Exercise instructions. Will you quote only the lines starting at the one that contains "Is the relationship" and ending with the last line of the listing below, inclusive?

Dataset rows:
###

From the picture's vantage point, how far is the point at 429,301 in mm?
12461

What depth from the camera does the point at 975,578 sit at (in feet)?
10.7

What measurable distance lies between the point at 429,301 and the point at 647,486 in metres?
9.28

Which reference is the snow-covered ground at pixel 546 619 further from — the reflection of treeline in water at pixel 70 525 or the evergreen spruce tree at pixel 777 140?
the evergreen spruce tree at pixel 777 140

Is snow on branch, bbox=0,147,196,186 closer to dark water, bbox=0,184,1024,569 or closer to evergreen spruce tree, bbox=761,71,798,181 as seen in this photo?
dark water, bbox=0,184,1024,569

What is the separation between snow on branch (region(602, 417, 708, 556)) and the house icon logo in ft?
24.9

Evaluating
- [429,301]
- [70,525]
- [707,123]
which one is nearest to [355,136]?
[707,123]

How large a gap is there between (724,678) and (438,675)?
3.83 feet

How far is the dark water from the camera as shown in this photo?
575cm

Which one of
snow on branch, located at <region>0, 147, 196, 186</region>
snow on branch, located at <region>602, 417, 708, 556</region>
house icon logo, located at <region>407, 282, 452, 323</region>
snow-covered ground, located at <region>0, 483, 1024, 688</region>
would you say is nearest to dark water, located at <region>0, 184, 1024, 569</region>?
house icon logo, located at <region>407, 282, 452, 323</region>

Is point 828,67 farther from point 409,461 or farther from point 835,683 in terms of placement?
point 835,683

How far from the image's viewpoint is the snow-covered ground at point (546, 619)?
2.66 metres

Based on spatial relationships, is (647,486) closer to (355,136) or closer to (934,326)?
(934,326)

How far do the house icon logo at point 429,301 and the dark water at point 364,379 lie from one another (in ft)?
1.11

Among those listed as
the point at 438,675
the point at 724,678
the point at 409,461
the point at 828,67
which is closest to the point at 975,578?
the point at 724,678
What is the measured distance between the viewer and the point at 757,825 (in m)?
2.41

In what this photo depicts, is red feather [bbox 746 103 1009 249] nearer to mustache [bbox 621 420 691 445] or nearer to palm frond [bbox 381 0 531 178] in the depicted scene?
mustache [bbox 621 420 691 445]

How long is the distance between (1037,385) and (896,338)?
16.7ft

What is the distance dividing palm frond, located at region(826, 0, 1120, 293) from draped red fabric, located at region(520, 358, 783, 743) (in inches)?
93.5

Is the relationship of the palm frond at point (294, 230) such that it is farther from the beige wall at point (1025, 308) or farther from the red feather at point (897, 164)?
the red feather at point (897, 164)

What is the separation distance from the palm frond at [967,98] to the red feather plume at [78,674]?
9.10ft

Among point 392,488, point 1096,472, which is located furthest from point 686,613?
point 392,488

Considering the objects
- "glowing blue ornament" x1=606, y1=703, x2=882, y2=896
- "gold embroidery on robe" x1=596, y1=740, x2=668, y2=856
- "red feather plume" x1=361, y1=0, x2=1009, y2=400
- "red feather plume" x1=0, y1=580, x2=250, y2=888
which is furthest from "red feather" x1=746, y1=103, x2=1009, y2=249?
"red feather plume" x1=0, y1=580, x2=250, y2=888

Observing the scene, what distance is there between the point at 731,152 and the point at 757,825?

###

Output.
Is the relationship of the palm frond at point (294, 230) such that it is farther from the beige wall at point (1025, 308) or farther from the red feather at point (897, 164)?
the red feather at point (897, 164)

What is the separation distance from the palm frond at [967,98] to the red feather plume at [78,674]?
9.10ft

Among point 392,488, point 1096,472, which is located furthest from point 686,613?
point 392,488

Considering the objects
- "glowing blue ornament" x1=606, y1=703, x2=882, y2=896
- "gold embroidery on robe" x1=596, y1=740, x2=668, y2=856
- "red feather plume" x1=361, y1=0, x2=1009, y2=400
- "red feather plume" x1=0, y1=580, x2=250, y2=888
which is furthest from "red feather" x1=746, y1=103, x2=1009, y2=249?
"red feather plume" x1=0, y1=580, x2=250, y2=888

Observing the scene, what distance is there between the point at 731,152 and the point at 757,825?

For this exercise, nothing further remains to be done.